The first answer to the question of who preserves the memory of the nation may seem obvious: government institutions. They are the ones that gather documents, maintain archives, restore manuscripts, establish libraries, and build digital databases. Yet this answer, important as it is, does not tell the whole story. National memory is greater than any institution and broader than any archive, for it is the vessel that preserves the nation's identity in all its official, societal, and human dimensions.
The United Arab Emirates has devoted considerable attention to protecting national memory, recognising that nations which preserve their history possess a greater capacity to shape their future. To that end, it has invested in building specialised institutions for document preservation, archive digitisation, and the application of artificial intelligence to knowledge management — thereby ensuring that historical records are safeguarded and made accessible to future generations. These efforts have undoubtedly placed the UAE in an advanced regional position in the field of digital archiving and records management.

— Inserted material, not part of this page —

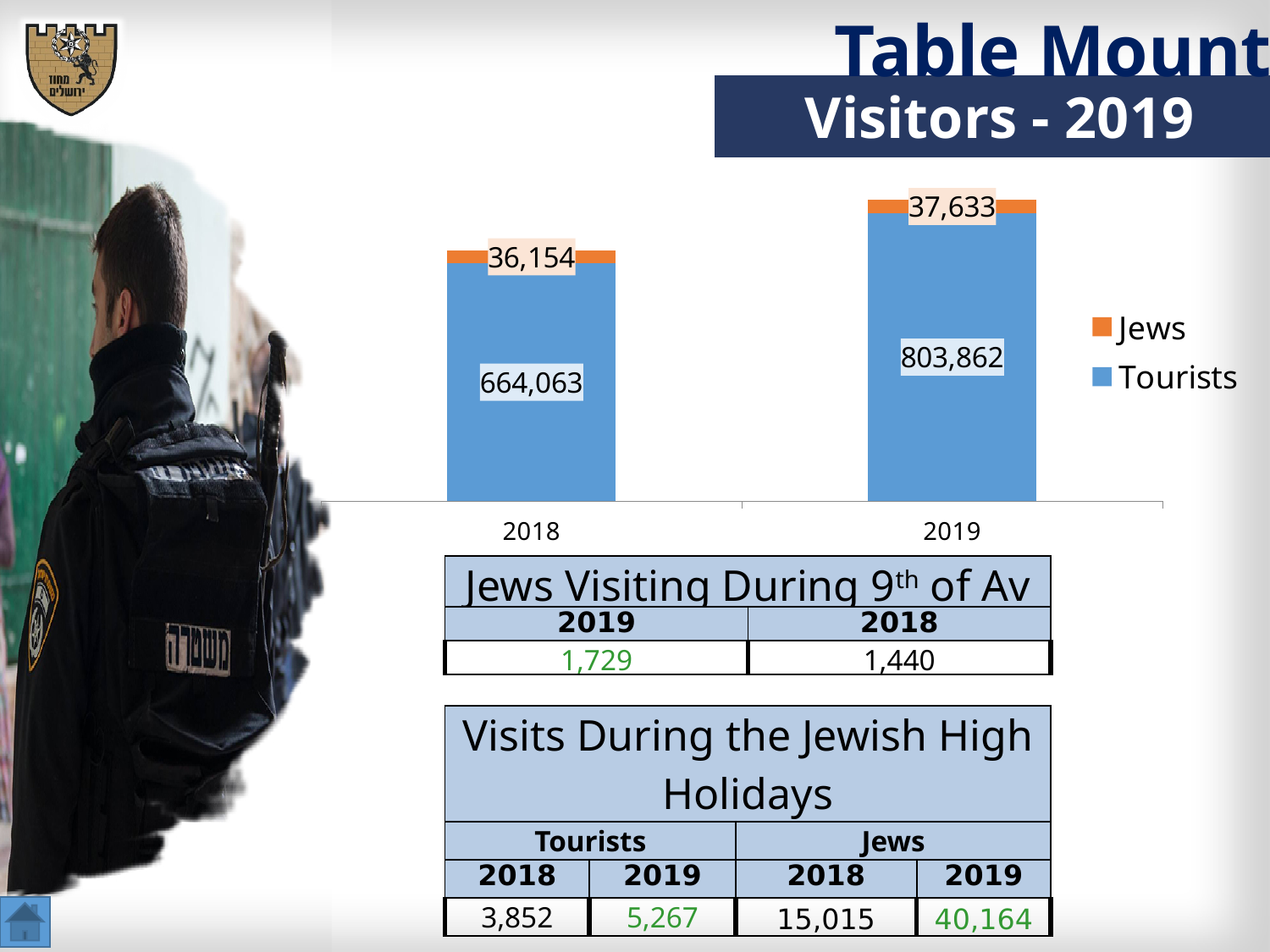
What is the total of the stacked bar for 2019? 841,495 How many series does the legend list? 2 What kind of chart is shown on the slide? Stacked bar chart Which year has the lower number of Jews? 2018 What is the difference in Tourists between 2019 and 2018? 139,799 Which year has the higher number of Tourists? 2019 What is the value for Tourists in 2018? 664,063 What is the value for Jews in 2018? 36,154 What is the total of the stacked bar for 2018? 700,217 What is the value for Tourists in 2019? 803,862 What is the value for Jews in 2019? 37,633 What is the difference in Jews between 2019 and 2018? 1,479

Even so, national memory cannot be reduced to official documents alone. There is another history that lives among people — in old photographs, personal letters, diaries, oral accounts, and the details of daily life that do not always find their way into the archive. These testimonies, simple as they may be, form parts of the national narrative and may in the future serve as an important source for understanding the social and cultural transformations the nation has witnessed.
The gravest threat facing national memory is not a shortage of technology, but the loss of information before it is documented. Every day, people pass away carrying in their memories events and experiences that were never recorded; documents and photographs stored in homes deteriorate; and digital content created just a few years ago disappears without ever being regarded as part of history. Here a new challenge emerges, one that demands institutions broaden their concept of archiving to encompass community memory alongside official memory.
In this context, artificial intelligence represents an exceptional opportunity — but it is not a complete solution. It is capable of reading millions of documents, analysing data, enhancing the quality of old images, linking scattered information, and accelerating access to historical content. Yet technology, however advanced, cannot recover a document that was never preserved, an account that was never recorded, or a photograph that vanished before reaching any archive.
It follows that the responsibility for preserving national memory does not rest on government institutions alone; it is a shared national responsibility. Institutions establish the framework, universities document and research, media outlets preserve the memory of events, and members of the community contribute the documents, photographs, and accounts they hold — all of which form part of the national record. The wider this partnership grows, the more complete and accurate the portrait of the nation becomes.
The question that should occupy us all remains: do we wait until part of our history is lost and then search for it, or do we take the initiative to document it while it is still alive among us?